The battery electric vehicles for underground mining is a nascent industry, similar to what Tesla did in the passenger car business when it began to make cars lighter and more powerful in addition to battery-powered, explained Zucker in an interview.

Artisan builds two kinds of vehicles, including loaders that haul four metric tons of material out of the ground, and haulers, which can carry up to 40 metric tons. The vehicles are sold to mine operators in Australia, Canada, South Africa, and ore-rich regions in the world, Zucker said.

Intrepid was bought last October by San Francisco-based MUFG Union Bank as part of a new line of business for Union Bank. MUFG Union Bank, which is the U.S. banking arm of Japanese holding company Mitsubishi UFJ Financial Group Inc., has 355 branches in the U.S. West.

Artisan initially hired Intrepid a year ago to help the manufacturer raise capital.
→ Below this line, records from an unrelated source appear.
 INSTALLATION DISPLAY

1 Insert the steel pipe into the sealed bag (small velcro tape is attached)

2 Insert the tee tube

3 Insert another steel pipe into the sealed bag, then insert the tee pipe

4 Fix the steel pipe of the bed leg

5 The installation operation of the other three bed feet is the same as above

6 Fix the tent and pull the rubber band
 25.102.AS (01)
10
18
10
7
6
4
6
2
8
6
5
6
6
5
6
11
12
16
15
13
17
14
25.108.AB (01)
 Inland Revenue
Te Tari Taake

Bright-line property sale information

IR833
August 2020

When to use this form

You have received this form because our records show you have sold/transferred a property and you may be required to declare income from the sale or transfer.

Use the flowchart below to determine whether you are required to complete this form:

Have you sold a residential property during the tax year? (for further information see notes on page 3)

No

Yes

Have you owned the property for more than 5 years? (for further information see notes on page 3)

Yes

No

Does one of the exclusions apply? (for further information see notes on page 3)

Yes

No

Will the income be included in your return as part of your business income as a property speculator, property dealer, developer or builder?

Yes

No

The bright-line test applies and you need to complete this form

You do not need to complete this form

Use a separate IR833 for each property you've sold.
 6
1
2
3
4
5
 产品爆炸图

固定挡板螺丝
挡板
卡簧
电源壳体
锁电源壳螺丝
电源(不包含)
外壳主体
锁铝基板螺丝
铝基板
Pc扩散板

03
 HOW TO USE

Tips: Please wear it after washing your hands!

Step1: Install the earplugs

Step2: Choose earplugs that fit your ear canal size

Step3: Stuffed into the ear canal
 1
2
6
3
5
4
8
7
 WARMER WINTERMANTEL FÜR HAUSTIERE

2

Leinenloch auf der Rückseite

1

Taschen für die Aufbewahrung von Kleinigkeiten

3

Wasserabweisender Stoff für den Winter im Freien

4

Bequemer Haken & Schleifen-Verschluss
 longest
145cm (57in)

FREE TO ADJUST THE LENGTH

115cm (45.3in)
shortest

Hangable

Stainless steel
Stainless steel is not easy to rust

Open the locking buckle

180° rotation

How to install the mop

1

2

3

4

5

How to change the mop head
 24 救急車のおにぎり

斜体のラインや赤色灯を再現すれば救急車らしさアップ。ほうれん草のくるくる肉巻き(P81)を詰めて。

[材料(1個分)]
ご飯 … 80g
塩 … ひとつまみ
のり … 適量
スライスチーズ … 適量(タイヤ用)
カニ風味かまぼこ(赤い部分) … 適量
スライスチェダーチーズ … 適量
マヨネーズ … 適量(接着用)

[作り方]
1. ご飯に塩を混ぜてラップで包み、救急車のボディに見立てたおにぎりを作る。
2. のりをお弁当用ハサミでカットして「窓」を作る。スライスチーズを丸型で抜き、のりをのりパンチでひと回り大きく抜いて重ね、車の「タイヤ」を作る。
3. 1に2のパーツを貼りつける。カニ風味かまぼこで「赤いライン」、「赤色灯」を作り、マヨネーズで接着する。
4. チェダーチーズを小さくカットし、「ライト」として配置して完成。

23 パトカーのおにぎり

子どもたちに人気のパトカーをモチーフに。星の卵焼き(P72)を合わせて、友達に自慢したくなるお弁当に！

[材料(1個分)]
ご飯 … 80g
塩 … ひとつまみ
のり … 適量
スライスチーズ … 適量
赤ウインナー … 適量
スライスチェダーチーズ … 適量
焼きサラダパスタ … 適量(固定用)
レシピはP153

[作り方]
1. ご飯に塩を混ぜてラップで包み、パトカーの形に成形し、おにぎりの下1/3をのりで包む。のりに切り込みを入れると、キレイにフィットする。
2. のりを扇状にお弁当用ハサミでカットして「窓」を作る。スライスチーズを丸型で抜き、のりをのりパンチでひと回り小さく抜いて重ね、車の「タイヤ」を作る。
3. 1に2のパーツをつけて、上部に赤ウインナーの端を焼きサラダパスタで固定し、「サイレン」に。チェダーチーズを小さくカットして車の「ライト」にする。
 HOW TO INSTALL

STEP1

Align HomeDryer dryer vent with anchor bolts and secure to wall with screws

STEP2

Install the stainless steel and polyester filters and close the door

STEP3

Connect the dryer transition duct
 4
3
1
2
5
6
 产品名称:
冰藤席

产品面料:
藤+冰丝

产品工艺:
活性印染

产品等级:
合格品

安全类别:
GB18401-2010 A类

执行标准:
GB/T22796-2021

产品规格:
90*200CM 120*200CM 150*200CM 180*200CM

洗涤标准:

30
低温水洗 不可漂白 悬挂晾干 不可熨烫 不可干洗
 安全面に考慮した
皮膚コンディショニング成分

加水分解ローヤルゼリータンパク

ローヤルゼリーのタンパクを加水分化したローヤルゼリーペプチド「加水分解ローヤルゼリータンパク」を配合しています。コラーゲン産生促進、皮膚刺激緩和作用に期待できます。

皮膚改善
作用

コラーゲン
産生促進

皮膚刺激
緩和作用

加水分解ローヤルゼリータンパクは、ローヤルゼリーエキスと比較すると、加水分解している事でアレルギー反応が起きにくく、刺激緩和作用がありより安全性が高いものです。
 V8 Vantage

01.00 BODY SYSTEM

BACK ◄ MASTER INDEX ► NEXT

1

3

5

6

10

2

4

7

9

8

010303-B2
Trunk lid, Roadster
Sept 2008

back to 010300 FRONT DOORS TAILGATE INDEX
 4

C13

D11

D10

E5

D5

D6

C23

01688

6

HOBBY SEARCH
As Intrepid began pitching equity investors to help raise additional capital, senior management with the privately held Artisan decided to entertain a possible sale, Zucker said.

The company, which employs roughly 60, concluded that its vision to transform the industry would take far too much capital to do on its own, so Intrepid expanded its marketing efforts to talk to strategic players about making an investment, Zucker explained.

“As we started going down that road, it became clear that to accelerate growth would require not only capital but also additional infrastructure and a global reach,” Zucker said.